Records from a collection:

-------------------------

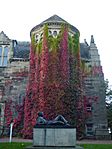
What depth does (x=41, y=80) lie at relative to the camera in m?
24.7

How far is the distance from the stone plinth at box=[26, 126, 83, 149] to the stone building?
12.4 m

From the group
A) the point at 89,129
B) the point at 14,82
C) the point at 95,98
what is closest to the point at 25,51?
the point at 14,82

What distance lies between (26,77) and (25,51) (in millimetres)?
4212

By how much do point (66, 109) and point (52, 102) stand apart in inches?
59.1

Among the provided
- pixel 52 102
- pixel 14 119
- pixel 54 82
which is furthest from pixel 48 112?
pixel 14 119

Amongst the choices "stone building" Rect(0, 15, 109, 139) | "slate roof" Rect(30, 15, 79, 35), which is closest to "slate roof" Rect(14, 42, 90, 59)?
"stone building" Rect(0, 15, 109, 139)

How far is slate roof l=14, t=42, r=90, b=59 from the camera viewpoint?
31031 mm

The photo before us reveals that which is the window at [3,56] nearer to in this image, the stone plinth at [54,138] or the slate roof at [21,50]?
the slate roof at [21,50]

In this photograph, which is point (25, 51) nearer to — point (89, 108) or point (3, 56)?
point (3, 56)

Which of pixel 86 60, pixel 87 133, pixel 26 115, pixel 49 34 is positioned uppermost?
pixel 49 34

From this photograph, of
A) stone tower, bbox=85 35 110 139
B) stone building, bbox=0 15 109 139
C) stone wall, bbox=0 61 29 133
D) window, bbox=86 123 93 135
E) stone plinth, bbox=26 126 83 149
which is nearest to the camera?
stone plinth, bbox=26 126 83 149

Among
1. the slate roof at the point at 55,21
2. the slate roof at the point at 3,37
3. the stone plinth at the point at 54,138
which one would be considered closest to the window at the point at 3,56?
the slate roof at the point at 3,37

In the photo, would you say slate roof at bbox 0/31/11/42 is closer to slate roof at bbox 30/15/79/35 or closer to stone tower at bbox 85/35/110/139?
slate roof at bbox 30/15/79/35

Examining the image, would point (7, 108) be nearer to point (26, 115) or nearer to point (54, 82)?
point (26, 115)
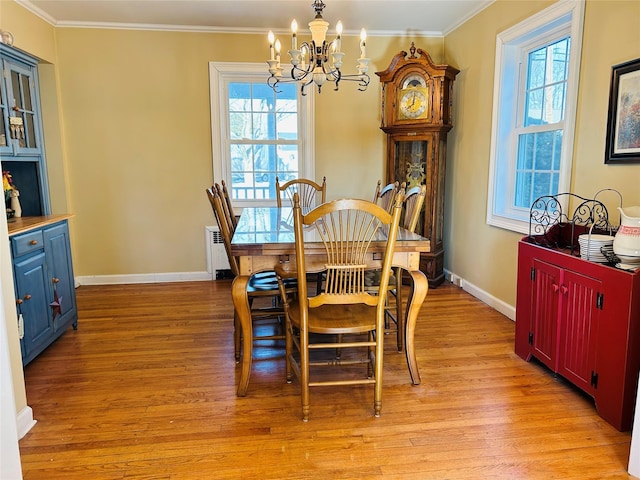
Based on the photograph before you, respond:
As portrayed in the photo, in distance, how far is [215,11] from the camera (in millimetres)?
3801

-------------------------

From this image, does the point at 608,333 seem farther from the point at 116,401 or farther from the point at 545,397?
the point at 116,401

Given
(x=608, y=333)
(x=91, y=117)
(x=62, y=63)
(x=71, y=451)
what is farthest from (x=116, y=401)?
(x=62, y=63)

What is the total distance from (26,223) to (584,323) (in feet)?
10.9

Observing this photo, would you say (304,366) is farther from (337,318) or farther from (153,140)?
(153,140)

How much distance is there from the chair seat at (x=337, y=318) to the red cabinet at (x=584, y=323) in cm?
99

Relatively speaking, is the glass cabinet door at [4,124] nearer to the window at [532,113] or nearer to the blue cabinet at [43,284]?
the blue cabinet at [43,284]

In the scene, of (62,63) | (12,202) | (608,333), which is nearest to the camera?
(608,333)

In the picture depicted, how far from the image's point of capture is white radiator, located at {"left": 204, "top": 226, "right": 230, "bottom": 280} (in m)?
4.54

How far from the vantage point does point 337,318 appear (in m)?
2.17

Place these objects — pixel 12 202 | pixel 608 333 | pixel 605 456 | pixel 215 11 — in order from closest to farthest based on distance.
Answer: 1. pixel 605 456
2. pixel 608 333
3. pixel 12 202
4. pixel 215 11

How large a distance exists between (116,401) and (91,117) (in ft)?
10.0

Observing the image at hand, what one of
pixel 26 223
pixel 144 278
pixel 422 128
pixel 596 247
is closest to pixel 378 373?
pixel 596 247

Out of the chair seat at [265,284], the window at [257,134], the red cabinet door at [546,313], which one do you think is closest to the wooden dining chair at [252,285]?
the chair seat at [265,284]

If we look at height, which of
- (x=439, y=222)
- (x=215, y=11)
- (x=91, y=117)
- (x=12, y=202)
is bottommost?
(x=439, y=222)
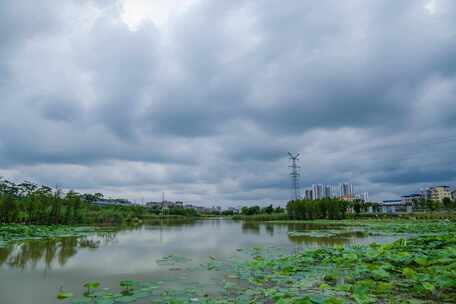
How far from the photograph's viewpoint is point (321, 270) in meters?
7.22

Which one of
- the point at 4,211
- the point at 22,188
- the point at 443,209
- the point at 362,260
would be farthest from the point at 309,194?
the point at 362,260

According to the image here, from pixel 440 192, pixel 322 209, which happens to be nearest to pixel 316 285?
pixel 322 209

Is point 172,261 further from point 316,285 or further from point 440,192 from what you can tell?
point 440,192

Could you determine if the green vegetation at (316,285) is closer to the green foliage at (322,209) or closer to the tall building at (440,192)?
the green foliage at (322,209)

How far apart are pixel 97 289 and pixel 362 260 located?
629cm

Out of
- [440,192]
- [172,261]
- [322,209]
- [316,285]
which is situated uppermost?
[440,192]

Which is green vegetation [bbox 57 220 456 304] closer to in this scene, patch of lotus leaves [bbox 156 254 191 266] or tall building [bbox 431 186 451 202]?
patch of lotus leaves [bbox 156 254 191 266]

-------------------------

Required task >>
Count the lines in the items above that contain the word "closest". Reply with the number alone.

Answer to this exercise >>
6